Written task: Reproduce exactly the line in which "What is the real-world" occurs and all the lines after it, ending with the last line.

Given records:

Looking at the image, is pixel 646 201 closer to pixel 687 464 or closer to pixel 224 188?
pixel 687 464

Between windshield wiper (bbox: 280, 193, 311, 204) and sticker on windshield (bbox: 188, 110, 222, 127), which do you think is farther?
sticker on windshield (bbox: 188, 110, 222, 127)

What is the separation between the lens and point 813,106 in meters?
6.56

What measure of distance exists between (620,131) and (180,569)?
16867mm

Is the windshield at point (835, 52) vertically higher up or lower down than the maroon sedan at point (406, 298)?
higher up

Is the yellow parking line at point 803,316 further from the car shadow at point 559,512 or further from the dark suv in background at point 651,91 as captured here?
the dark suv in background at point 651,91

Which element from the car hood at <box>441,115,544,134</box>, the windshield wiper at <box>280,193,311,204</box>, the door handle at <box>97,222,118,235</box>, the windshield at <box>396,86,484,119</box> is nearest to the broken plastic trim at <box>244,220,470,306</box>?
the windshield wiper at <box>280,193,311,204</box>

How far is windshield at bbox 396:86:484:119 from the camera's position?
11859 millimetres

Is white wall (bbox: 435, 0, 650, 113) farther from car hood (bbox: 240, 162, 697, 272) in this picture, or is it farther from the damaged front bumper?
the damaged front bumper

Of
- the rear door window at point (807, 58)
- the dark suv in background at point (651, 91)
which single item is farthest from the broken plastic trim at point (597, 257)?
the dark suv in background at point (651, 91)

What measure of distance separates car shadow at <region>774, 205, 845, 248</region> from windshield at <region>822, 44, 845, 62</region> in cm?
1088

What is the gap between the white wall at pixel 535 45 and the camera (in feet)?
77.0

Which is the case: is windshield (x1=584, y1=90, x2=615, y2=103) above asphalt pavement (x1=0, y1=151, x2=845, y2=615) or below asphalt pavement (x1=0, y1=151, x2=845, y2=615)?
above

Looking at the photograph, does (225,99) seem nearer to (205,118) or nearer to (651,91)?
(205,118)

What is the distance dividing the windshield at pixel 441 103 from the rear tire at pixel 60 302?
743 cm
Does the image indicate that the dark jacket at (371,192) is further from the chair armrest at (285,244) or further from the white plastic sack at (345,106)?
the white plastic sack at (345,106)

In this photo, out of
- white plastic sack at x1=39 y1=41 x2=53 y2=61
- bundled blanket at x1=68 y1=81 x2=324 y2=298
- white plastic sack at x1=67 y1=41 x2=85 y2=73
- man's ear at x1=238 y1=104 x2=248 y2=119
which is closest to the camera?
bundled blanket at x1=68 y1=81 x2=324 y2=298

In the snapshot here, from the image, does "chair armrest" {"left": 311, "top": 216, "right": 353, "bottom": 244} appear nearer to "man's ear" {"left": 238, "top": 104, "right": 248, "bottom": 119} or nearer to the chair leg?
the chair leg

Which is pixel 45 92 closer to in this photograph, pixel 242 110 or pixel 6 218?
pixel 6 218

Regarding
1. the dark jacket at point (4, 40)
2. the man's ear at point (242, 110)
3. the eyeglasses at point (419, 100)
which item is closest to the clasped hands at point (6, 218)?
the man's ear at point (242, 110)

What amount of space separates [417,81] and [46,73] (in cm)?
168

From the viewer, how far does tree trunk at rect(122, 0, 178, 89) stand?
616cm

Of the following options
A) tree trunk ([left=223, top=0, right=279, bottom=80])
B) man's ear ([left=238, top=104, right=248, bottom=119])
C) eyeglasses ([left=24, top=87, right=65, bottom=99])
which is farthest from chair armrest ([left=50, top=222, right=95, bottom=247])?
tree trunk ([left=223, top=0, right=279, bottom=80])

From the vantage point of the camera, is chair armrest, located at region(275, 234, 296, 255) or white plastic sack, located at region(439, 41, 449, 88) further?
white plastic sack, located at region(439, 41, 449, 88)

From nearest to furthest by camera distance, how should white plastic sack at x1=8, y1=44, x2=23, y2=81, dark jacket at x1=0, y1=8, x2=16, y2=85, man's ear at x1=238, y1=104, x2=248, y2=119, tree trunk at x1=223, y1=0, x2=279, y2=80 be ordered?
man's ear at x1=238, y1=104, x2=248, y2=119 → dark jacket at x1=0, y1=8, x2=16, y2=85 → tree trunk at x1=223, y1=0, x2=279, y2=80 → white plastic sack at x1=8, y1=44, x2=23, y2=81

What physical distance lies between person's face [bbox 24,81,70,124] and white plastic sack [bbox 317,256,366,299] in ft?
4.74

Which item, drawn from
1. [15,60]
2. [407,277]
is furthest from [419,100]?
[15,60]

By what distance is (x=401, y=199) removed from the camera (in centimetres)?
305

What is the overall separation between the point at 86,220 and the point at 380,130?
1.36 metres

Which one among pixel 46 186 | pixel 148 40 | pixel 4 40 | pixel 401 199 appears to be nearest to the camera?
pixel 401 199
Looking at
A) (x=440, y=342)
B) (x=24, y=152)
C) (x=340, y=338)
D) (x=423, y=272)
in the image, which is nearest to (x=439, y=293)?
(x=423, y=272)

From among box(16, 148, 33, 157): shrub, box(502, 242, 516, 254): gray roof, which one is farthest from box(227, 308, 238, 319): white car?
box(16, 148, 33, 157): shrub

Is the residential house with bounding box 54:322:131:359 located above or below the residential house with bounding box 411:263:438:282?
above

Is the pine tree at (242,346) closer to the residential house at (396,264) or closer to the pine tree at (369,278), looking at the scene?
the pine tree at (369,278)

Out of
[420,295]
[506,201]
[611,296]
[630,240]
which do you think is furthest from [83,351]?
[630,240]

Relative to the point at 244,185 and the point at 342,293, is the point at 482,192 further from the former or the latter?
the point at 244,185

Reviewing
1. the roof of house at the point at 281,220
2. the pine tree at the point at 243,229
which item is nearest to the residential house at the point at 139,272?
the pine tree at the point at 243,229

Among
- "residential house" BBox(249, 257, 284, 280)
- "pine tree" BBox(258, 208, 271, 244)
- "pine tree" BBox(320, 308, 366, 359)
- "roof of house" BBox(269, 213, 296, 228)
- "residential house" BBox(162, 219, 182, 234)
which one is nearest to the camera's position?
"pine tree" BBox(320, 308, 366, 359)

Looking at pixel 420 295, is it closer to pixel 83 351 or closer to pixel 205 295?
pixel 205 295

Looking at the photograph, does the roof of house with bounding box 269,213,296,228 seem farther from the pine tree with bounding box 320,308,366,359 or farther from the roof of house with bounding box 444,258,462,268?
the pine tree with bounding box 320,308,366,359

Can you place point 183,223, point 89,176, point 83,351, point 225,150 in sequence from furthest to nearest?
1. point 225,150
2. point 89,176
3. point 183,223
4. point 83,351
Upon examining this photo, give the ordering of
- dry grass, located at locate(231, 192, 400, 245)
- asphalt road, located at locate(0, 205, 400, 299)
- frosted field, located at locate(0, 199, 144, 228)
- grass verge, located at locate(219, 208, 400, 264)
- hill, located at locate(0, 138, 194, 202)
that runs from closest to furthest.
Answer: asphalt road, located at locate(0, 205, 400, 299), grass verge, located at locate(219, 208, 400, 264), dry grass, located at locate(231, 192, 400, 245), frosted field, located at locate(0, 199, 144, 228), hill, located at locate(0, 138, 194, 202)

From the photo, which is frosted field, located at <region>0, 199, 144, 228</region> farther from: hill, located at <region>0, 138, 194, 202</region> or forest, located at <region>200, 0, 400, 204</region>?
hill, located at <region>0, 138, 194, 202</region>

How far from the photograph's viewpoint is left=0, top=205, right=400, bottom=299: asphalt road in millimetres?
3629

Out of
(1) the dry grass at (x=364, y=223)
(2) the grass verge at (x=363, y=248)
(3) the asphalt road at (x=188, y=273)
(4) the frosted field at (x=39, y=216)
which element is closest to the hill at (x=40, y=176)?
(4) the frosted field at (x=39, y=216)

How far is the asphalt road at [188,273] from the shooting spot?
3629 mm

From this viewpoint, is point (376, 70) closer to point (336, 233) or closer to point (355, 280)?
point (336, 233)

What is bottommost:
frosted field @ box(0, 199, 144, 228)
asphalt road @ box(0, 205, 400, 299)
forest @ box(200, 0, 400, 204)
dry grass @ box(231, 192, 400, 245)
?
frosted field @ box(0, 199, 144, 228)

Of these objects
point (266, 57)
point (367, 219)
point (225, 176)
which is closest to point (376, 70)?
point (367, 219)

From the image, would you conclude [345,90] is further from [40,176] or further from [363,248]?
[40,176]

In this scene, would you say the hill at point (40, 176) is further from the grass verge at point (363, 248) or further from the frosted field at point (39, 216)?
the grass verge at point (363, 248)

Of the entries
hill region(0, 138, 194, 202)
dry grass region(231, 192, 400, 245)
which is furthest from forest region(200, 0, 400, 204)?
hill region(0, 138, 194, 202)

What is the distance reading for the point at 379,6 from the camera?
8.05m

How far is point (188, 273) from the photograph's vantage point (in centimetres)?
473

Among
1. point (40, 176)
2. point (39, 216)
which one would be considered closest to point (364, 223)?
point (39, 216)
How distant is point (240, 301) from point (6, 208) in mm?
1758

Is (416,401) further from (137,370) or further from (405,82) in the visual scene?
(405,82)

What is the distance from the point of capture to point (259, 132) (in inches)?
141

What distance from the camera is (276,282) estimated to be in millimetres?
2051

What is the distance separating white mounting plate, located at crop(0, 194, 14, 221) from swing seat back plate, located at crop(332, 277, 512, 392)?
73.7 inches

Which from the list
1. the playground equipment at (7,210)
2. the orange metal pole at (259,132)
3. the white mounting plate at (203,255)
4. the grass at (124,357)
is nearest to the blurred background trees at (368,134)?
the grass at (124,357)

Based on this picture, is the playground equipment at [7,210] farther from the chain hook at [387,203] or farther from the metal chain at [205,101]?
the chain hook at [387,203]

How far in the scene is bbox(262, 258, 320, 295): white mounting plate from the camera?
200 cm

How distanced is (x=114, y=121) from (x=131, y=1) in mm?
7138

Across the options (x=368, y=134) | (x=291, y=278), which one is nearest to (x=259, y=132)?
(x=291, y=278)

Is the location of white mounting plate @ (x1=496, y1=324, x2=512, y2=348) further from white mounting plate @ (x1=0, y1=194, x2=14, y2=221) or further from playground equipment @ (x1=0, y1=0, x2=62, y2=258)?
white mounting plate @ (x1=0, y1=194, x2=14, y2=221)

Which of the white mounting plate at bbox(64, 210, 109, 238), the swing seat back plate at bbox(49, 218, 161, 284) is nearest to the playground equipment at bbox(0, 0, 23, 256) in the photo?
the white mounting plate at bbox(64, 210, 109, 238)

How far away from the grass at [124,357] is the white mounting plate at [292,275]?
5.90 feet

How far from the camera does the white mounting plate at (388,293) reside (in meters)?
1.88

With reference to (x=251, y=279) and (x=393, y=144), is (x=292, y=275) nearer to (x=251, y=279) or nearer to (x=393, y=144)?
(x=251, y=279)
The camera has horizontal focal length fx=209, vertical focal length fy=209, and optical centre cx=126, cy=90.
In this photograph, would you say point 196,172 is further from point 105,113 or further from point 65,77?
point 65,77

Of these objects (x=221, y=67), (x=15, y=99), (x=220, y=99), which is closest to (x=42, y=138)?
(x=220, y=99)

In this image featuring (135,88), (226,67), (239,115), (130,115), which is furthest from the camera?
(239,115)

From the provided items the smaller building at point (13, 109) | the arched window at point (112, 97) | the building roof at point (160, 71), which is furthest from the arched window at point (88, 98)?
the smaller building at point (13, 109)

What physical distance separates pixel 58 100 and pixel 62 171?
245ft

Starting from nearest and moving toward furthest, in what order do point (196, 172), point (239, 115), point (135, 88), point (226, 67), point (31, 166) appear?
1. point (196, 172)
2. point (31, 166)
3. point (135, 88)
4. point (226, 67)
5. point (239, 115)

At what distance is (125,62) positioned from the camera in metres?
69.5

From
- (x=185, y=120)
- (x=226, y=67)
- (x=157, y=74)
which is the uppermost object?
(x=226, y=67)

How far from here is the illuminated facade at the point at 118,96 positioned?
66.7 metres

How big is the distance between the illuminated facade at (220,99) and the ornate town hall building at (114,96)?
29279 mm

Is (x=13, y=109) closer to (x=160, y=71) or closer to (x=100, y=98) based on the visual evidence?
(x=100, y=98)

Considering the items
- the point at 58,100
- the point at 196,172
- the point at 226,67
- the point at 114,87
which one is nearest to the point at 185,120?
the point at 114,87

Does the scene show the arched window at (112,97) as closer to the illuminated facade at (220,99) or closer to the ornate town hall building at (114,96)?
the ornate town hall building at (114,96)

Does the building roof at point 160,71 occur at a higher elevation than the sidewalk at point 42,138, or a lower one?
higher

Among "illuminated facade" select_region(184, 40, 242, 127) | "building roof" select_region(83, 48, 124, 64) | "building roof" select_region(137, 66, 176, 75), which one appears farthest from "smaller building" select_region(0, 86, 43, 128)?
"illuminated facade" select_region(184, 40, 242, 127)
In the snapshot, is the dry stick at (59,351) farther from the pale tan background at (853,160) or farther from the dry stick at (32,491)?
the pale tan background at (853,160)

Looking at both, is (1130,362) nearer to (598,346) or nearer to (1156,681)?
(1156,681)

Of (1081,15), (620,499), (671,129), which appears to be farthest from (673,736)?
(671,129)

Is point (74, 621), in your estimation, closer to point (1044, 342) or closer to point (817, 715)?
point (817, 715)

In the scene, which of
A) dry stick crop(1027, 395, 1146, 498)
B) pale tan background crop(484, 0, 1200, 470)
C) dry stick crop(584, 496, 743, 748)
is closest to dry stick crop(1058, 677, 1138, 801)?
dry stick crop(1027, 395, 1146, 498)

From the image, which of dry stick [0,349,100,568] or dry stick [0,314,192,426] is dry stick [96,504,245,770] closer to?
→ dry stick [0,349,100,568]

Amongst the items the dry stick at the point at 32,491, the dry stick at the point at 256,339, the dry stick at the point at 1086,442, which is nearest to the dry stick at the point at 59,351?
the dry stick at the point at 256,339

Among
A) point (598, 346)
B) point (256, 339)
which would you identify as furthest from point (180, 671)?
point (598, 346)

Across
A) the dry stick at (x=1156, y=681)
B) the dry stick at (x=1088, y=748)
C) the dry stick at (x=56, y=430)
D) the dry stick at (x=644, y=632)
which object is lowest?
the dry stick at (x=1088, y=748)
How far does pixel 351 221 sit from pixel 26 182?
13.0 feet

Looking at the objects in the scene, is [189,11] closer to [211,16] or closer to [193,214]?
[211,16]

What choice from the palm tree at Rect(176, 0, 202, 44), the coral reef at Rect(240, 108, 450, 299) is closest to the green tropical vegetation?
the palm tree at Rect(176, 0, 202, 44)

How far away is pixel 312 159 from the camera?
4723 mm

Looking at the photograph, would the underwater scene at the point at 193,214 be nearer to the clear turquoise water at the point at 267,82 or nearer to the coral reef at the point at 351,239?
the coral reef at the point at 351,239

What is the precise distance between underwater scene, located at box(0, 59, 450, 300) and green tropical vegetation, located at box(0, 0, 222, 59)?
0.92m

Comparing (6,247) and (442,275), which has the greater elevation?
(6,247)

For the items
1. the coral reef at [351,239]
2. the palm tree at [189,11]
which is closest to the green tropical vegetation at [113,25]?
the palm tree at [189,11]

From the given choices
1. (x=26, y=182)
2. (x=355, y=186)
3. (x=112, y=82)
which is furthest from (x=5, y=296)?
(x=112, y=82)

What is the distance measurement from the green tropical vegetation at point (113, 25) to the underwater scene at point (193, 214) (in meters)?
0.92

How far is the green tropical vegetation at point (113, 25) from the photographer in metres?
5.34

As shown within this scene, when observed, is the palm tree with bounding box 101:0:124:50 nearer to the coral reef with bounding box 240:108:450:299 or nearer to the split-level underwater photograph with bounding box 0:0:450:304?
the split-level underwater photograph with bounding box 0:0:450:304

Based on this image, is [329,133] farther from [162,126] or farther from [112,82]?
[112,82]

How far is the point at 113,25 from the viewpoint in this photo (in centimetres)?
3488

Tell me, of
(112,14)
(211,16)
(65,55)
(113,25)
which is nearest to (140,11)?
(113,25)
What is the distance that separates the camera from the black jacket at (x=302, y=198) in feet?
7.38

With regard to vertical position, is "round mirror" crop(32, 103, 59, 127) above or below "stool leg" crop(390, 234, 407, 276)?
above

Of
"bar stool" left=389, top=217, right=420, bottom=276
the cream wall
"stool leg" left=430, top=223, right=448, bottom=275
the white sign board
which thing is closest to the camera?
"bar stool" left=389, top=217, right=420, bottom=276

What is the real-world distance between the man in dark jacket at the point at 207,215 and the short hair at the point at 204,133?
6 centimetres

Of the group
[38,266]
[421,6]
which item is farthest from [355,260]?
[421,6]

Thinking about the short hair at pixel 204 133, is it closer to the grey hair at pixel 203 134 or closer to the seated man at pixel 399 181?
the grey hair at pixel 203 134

Response to the task:
What is the real-world distance between the man in dark jacket at the point at 207,215 and the short hair at the point at 204,133?
6 centimetres

Of the group
[38,266]
[421,6]
which item is farthest from [355,260]?
[421,6]

Thinking about the short hair at pixel 204 133, is it closer to the grey hair at pixel 203 134 or closer to the seated man at pixel 399 181?
the grey hair at pixel 203 134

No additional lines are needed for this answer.